Daraufhin hatte der Nationalrat eine Motion (17.4241) angenommen, die den Bundesrat ersucht, den Vertrag unverzüglich zu unterzeichnen. Die Motion ist gegenwärtig in der Aussenpolitischen Kommission des Ständerats hängig, die sich hoffentlich noch vor der Herbstsession mit dieser wichtigen Angelegenheit befassen wird.


In einer Zeit in der das humanitäre Recht in zunehmend in Frage gestellt wird und der Multilateralismus unter Druck steht, sendet die Haltung des Bundesrates ein falsches Signal an die Weltgemeinschaft.
 
„Wir hoffen, dass der Ständerat das Ruder herumreisst.
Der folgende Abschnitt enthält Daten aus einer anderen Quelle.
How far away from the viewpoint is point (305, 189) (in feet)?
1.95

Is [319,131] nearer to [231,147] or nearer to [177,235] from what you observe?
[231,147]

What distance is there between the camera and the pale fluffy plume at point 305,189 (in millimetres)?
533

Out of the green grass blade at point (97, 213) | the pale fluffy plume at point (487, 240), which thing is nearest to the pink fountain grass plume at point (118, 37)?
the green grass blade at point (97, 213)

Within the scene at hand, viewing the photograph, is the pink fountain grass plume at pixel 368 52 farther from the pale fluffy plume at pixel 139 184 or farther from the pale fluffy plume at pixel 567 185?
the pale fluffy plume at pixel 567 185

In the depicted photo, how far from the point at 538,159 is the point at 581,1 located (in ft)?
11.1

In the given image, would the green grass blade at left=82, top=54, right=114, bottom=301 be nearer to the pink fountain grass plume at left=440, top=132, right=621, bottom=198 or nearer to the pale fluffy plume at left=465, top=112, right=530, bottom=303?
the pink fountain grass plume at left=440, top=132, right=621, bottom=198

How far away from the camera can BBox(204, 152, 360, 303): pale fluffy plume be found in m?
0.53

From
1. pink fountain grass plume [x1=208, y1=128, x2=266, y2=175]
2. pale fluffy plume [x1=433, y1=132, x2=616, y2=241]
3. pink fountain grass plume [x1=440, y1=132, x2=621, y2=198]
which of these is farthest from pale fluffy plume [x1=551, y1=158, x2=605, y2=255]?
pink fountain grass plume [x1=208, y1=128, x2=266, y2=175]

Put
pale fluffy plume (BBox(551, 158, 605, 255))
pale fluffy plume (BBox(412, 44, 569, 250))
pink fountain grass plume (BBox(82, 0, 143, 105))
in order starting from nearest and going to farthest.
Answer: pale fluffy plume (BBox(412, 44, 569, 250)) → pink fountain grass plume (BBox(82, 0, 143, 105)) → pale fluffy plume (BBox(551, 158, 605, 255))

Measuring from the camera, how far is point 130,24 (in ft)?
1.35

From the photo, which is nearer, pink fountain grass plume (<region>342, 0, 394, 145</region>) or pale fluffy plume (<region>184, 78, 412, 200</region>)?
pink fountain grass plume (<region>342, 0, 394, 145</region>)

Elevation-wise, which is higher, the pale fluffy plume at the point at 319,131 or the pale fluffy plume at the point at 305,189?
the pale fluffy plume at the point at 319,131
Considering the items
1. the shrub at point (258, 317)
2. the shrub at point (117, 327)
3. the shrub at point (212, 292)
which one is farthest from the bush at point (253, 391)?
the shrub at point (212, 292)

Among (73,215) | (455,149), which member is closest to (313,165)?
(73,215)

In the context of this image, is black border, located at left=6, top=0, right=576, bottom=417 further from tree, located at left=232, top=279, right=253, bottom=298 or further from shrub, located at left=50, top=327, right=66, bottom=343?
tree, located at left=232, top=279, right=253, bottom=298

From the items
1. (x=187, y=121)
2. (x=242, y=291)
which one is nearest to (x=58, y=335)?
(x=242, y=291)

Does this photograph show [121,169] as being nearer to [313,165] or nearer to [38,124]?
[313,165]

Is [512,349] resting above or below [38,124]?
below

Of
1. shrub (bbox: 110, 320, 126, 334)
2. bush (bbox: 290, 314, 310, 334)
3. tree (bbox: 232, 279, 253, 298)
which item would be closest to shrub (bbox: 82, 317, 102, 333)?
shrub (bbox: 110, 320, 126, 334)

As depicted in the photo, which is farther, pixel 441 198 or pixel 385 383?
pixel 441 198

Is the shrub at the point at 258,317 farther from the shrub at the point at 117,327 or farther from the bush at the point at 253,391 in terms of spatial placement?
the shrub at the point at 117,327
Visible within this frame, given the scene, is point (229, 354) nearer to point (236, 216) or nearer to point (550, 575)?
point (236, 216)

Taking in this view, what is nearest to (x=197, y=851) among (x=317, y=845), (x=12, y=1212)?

Die Position der Schweiz in dieser Sache ist von internationaler Bedeutung und die im Bericht der Bundesverwaltung erwähnten Einwände verlangen nach einer vertieften, öffentlichen Debatte“, sagt Willi. „Als Schweizer Bürger muss man sich fragen: erleben wir gerade das Ende der stolzen humanitären Tradition unseres Landes? Das dürfen wir nicht einfach so hinnehmen.“

 
Deswegen lanciert ICAN Switzerland heute eine Petition die den Bundesrat auffordert seine Haltung zu überdenken und den Atomwaffenverbotsvertrag jetzt zu unterzeichnen und diesen umgehend dem Parlament zur Genehmigung für die Ratifikation vorzulegen.